La veille de mon ordination, je recevais un appel sur mon téléphone mobile pour me demander de célébrer des obsèques le jeudi à venir. L’appel venait de l’atelier obsèques en lien avec d’une famille. Je n’ai pas refusé, je ne pouvais pas refuser. Je sentais bien que le Seigneur m’appelait là où je ne voulais pas aller. Cela a été heureux que je débute ainsi mon ministère de diacre, au service de la communauté. Il y a peu de temps, le samedi précédent Noël de cette année, j’ai reçu la même demande.
Ces deux appels, ont été l’occasion d’une rencontre vraie, profonde avec les familles. Grâce à ces deux rencontres, peut-être ai-je mieux compris à quoi est appelé le diacre ? Peut-être est-il appelé à partager les peines et les joies des hommes et des femmes d’aujourd’hui comme nous l’a enseigné le concile Vatican II ?

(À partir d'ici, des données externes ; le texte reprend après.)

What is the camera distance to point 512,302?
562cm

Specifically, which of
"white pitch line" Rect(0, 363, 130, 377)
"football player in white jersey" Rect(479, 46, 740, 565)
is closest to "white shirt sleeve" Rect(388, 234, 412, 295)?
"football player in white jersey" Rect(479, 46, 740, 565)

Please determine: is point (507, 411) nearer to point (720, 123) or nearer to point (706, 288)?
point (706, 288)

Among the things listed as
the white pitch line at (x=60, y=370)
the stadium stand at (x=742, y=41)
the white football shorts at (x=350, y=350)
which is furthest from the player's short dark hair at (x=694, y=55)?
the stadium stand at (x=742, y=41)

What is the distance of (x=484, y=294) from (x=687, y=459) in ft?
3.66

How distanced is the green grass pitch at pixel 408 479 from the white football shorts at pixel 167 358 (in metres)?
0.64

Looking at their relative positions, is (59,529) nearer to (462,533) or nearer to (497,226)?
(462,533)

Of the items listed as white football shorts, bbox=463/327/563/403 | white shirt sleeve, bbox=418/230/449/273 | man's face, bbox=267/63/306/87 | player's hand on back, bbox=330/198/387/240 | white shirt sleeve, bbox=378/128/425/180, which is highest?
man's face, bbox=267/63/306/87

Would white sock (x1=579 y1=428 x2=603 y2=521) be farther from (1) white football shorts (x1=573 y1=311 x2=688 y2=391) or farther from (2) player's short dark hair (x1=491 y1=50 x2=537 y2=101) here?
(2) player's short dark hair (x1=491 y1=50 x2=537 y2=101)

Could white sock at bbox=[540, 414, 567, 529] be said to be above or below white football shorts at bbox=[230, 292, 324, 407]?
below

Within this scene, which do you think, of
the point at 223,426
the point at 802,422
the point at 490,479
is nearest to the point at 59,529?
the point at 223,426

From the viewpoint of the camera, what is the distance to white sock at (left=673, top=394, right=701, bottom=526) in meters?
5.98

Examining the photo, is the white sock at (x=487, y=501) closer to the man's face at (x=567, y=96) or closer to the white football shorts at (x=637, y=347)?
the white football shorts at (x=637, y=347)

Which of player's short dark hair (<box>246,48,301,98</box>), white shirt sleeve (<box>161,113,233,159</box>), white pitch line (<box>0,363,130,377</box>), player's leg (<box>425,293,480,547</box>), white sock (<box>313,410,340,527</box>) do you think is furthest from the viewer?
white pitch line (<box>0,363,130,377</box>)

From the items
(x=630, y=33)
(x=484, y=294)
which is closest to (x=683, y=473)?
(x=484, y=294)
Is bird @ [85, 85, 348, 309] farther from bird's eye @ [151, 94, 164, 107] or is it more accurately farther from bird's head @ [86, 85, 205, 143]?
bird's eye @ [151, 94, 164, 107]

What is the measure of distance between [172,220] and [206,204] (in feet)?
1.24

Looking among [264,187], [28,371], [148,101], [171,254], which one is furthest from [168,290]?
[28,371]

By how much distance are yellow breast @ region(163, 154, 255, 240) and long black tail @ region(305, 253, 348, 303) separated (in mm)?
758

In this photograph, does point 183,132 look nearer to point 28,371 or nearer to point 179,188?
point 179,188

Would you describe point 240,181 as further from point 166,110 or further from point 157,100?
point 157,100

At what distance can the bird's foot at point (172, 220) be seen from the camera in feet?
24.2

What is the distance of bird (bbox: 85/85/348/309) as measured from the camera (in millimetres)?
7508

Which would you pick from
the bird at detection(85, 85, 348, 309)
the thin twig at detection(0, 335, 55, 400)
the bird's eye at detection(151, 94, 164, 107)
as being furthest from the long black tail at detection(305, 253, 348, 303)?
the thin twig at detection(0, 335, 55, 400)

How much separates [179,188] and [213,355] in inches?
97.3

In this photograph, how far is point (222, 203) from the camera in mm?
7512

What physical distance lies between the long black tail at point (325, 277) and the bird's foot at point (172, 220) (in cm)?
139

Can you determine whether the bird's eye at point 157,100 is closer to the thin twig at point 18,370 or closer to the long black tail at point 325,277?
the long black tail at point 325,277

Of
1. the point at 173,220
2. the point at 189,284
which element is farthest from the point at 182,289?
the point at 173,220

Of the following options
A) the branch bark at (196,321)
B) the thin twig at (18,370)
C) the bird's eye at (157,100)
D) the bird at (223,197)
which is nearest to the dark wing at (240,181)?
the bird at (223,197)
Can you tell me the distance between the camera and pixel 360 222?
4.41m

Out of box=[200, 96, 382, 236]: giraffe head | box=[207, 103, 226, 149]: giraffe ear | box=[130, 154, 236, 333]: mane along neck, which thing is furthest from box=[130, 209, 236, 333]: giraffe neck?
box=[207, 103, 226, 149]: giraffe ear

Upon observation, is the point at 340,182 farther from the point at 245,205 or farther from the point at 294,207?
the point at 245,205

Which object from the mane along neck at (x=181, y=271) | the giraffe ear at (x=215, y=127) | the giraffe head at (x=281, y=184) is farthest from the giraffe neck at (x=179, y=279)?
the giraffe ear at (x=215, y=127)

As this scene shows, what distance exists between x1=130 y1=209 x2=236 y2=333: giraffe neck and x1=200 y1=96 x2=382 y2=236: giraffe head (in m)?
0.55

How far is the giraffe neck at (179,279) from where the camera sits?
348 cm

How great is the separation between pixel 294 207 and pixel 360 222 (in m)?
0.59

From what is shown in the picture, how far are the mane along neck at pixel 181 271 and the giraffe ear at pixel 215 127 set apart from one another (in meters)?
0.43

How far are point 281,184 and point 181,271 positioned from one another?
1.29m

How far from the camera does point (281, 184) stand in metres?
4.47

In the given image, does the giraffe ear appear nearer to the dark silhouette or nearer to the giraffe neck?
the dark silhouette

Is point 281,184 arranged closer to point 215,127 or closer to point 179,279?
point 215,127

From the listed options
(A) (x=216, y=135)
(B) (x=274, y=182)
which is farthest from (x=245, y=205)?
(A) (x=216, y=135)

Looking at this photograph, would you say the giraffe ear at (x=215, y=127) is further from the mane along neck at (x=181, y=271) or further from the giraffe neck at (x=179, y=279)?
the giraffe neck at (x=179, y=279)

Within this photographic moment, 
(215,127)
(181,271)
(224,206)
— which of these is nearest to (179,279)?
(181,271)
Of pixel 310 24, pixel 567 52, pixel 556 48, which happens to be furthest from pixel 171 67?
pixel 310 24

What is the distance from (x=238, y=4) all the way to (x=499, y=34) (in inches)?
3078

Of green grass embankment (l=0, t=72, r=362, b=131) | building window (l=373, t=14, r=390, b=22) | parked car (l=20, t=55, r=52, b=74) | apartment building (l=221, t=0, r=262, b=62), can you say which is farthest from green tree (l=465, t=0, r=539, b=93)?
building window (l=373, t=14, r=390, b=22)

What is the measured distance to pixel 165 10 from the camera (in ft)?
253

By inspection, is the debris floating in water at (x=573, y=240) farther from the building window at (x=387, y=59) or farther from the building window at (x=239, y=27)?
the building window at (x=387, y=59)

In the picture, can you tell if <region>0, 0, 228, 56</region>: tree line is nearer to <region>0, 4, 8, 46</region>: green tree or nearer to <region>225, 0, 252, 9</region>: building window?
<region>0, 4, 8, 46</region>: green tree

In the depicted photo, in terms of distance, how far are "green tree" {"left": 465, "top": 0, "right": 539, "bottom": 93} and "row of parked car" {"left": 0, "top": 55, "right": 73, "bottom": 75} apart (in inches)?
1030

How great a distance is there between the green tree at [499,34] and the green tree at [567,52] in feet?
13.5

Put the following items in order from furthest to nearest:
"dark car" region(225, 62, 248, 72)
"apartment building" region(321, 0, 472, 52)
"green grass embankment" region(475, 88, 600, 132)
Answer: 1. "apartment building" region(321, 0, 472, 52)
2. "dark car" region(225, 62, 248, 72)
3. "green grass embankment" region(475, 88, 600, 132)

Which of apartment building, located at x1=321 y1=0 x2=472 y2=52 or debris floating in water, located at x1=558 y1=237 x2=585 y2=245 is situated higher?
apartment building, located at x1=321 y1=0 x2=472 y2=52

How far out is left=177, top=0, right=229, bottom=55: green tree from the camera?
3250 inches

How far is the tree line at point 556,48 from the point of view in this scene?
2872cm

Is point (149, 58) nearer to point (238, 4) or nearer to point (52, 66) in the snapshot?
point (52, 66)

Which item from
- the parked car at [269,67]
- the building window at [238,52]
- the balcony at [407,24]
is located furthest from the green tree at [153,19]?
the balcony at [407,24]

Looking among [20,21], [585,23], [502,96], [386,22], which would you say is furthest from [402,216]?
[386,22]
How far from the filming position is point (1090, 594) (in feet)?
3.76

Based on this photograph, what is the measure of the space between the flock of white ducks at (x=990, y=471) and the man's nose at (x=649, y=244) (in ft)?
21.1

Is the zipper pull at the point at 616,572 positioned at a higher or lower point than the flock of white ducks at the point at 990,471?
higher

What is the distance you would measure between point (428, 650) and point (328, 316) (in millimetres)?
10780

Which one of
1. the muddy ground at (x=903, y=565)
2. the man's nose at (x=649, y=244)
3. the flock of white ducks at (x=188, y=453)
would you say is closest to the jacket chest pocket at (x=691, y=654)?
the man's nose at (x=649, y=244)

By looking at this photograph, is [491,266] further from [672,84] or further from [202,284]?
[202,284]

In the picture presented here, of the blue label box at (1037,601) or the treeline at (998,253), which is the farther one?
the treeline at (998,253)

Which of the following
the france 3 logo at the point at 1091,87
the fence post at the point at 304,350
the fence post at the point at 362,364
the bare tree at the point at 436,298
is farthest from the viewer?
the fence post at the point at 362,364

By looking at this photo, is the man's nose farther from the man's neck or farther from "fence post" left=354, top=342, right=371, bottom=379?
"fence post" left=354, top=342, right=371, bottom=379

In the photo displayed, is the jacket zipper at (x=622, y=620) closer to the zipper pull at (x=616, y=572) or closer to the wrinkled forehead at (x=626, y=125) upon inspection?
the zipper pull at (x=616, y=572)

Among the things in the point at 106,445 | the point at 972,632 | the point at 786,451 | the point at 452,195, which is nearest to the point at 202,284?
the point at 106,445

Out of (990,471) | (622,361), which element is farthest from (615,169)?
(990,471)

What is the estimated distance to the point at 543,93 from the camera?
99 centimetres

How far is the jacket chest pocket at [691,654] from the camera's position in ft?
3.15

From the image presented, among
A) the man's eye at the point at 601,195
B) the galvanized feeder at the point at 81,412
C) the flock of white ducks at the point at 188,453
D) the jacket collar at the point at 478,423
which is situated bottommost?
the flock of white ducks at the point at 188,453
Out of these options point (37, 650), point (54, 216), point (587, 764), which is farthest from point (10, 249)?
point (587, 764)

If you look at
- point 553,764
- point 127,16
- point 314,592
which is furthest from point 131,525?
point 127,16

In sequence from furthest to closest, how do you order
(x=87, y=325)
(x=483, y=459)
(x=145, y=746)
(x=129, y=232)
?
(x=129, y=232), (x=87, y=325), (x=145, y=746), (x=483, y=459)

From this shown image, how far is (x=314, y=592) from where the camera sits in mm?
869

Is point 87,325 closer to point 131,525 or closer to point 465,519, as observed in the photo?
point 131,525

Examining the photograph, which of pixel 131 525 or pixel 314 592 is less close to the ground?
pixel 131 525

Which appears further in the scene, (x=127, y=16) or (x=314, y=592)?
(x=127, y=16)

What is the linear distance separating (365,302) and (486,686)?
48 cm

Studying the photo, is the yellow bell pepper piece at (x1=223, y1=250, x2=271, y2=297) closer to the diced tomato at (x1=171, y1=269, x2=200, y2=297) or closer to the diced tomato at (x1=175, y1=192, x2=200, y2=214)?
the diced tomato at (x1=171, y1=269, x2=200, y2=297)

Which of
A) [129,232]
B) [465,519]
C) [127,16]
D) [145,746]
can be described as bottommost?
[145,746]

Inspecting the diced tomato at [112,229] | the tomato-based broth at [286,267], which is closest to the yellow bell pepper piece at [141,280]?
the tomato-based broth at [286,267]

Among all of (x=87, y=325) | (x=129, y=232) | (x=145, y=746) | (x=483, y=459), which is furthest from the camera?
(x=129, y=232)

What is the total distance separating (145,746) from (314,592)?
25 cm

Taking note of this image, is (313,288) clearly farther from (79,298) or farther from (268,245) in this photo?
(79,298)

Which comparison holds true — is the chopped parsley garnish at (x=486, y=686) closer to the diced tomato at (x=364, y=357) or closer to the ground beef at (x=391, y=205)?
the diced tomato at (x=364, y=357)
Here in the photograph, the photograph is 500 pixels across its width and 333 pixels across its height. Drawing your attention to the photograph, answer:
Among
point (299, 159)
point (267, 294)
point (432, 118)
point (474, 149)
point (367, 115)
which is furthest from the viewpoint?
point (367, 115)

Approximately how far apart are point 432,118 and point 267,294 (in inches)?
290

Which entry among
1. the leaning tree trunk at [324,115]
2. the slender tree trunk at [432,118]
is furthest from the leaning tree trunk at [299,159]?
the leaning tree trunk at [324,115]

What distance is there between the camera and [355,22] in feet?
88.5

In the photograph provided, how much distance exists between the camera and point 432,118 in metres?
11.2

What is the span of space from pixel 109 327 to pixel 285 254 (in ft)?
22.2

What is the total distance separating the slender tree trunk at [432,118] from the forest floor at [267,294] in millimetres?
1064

« Les joies et les espoirs, les tristesses et les angoisses des hommes de ce temps, des pauvres surtout et de tous ceux qui souffrent, sont aussi les joies et les espoirs, les tristesses et les angoisses des disciples du Christ, et il n’est rien de vraiment humain qui ne trouve écho dans leur cœur. » Constitution pastorale sur l’Eglise dans le monde de ce temps, Gaudium et Spes.

Que le Seigneur achève en nous ce qu’il a commencé…

Dans le secret, l'appel au service du Christ prend chair / Diaconat / D. Bourgoin


Il y a six ans à la même époque, je rencontrai le père Alain Dagron au presbytère au sujet de l'appel au diaconat. L'année suivante, Marie et moi suivions une année de discernement avec d'autres couples, encadrés par Robert, un diacre et une femme dont l'époux est diacre. A l'issue de cette année, j'ai rencontré Mgr Jean-Pierre Ricard qui nous a appelés à suivre la formation. Lors de l'entretien, il m'a recommandé de garder secret le chemin que nous entreprenions, Marie et moi.
Je remercie profondément ceux qui m'ont donné ce conseil. Je remercie également sincèrement ceux qui, au courant de ma démarche, l'ont gardé dans leur coeur. Car dans le secret, se joue beaucoup plus que la discrétion nécessaire à la liberté de poursuivre ou d'arrêter. Dans le secret, l'appel au service du Christ prend chair. Pendant ces quatre années, les week-ends de formation, six par an, ont rythmé notre vie. Ces rencontres dispensent une formation nécessaire, mais offrent également une ouverture à la dimension diocésaine de la mission du diacre au contact d'autres hommes candidats des deux provinces apostoliques d'Aquitaine et du Poitou. Parmi ces candidats, François-Xavier et Philippe m'ont épaulé fraternellement et nos échanges m'ont permis tout autant de discerner. Mais au-delà des temps de formation, je crois qu'il ne s'est pas passé une journée pendant ces années où je n'ai pas médité l'appel du Seigneur. Dans le secret, dans le silence, un compagnonnage avec le Christ s'établit quotidiennement, jalonné par la prière des heures.
Depuis le premier dimanche de l'Avent, l'appel du Seigneur et de l'Église est devenu public. Ce qui était connu d'un petit nombre est partagé par toute l'assemblée des chrétiens de Gradignan. J'ai reçu subitement une grande bouffée de chaleur. Nombreux sont ceux qui sont venus partager un mot. J'ai perçu comme une joie pendant l'Avent qui se prolonge pendant le temps de Noël. Je redoutais cet instant, j'essayais de ne pas y penser. En fait, il s'est passé simplement, comme simplement je reçois aujourd'hui les ministères institués par Mgr Dognin, étape sur le chemin qui mène à l'ordination diaconale.
Aujourd'hui, Marie et moi nous ne sommes plus seulement en formation, nous sommes désormais entrés dans le temps de la préparation à l'ordination. Nous sentons autour de nous le soutien de la prière de l'assemblée chrétienne de Gradignan et nous en rendons grâce au Seigneur.